Un policía puede soportar jornadas largas, guardias extenuantes y operativos bajo presión. Lo que no resulta razonable es que, mientras se le exige proteger a la población, exista siquiera la posibilidad de que su alimentación quede comprometida por fallas administrativas. Ese es el fondo del problema que hoy merece atención en Huánuco: no una denuncia convertida prematuramente en sentencia, sino una señal de alerta sobre algo tan elemental como garantizar comida al personal encargado de la seguridad pública.
La denuncia presentada ante la Contraloría cuestiona el manejo presupuestal y contractual de la Oficina de Administración y de la Unidad Ejecutora 035 de la Región Policial Huánuco-San Martín-Ucayali. La propia constancia mostrada en la información publicada precisa que el trámite aparece únicamente “En Registro”. Ese detalle importa. Significa que existen hechos denunciados que requieren comprobación; no que se haya acreditado responsabilidad administrativa, civil o penal.
Pero esa necesaria prudencia tampoco puede convertirse en indiferencia.
El asunto adquiere una dimensión mayor porque durante 2026 el Gobierno nacional autorizó recursos extraordinarios para el Ministerio del Interior. El Decreto Supremo 103-2026-EF dispuso una transferencia de hasta S/199,9 millones, vinculada a los gastos derivados de la incorporación operativa de nuevos suboficiales. La norma fue publicada el 13 de junio, y posteriormente el Ministerio del Interior aprobó la desagregación de esos recursos.
La información que acompaña la denuncia sostiene que Huánuco recibió nuevos efectivos y que el presupuesto destinado a su alimentación habría pasado de aproximadamente S/1,82 millones en mayo a S/4,8 millones en junio, antes de reducirse después a unos S/3,4 millones. Precisamente porque se habla de dinero público y de una necesidad básica, corresponde conocer con documentos qué ocurrió con cada transferencia, qué contratos se encontraban vigentes y durante cuánto tiempo estuvo asegurado el servicio.
Aquí no caben simplificaciones. Si existió un problema de programación presupuestal, debe quedar establecido. Si hubo retrasos administrativos, también. Y si el abastecimiento continuó normalmente pese a las dificultades descritas, esa información necesita conocerse con la misma claridad.
Porque detrás de los códigos presupuestarios hay personas.
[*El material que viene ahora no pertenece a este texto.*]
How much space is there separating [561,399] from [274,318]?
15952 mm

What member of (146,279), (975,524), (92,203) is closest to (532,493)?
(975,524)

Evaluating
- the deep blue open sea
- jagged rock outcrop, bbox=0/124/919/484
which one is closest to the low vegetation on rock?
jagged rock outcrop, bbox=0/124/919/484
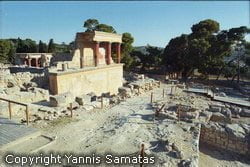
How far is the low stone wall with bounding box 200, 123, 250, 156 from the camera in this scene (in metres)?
9.58

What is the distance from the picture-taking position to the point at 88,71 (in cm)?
1691

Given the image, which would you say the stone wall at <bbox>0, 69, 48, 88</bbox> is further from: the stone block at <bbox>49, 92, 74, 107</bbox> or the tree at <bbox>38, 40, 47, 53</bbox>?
the tree at <bbox>38, 40, 47, 53</bbox>

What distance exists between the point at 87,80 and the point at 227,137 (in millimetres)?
10711

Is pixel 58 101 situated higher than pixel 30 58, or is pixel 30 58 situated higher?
pixel 30 58

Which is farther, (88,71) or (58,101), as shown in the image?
(88,71)

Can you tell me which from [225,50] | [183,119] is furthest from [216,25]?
[183,119]

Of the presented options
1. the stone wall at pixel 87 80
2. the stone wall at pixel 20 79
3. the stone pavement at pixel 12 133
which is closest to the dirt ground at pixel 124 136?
the stone pavement at pixel 12 133

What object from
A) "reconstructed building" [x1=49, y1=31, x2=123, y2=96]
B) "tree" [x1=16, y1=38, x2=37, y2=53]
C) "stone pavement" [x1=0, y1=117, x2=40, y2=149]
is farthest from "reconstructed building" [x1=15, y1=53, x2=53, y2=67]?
"tree" [x1=16, y1=38, x2=37, y2=53]

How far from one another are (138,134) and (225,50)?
960 inches

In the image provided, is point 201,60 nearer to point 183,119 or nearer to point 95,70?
point 95,70

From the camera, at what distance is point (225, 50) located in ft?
93.4

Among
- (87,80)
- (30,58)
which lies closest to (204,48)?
(87,80)

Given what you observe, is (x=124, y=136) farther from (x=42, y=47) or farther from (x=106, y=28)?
(x=42, y=47)

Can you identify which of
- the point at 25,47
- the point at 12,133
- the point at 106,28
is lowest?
the point at 12,133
Cuando un agente sale a patrullar, la ciudadanía espera que esté preparado para responder ante una emergencia. Resultaría absurdo exigirle eficiencia mientras dentro de su propia institución existen dudas respecto de algo tan básico como su comida diaria. La seguridad pública comienza también por condiciones mínimas para quienes deben prestarla.
Diario Ahora considera que este caso merece transparencia antes que especulación y documentos antes que acusaciones. La denuncia no prueba por sí sola una irregularidad, pero tampoco debería perderse en un circuito burocrático hasta que el problema deje de ser noticia.
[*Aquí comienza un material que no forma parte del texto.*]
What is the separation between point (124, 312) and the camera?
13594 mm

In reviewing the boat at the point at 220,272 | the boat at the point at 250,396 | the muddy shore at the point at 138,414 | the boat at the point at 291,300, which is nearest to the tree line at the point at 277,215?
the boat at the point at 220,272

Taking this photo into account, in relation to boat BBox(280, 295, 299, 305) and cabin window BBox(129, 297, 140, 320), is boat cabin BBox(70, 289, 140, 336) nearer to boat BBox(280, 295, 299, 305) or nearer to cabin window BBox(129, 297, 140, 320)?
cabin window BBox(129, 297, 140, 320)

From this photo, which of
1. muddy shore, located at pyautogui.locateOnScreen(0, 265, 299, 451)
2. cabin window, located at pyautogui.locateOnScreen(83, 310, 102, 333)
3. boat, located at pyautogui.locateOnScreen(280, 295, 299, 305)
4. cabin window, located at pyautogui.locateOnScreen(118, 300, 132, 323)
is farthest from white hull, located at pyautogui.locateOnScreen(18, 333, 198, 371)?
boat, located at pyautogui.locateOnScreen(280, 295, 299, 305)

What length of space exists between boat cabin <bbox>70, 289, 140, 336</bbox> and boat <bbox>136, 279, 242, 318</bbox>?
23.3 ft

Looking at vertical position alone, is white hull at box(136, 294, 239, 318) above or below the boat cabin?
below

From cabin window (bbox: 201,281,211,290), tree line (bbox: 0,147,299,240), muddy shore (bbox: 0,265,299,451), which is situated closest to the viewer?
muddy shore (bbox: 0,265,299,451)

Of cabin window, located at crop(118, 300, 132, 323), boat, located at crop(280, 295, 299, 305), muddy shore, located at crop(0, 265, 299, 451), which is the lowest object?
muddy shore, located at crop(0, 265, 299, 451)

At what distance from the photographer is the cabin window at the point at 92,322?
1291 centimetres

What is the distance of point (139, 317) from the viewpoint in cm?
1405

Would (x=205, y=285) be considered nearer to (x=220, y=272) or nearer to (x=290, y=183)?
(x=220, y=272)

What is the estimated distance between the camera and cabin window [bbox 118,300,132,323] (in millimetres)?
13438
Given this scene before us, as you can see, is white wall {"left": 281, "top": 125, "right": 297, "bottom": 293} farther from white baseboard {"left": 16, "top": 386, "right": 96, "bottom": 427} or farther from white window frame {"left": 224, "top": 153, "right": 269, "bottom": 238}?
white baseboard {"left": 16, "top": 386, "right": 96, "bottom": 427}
La respuesta que Huánuco necesita es sencilla de entender: cuánto dinero llegó, cómo se utilizó, qué servicio se contrató, durante qué periodo estuvo cubierto y si algún policía quedó efectivamente sin alimentación.
Esas respuestas permitirán separar una deficiencia administrativa de una acusación sin sustento. Y, sobre todo, evitarán que el llamado “rancho policial” termine convertido en otro problema público que todos conocen, pero nadie explica.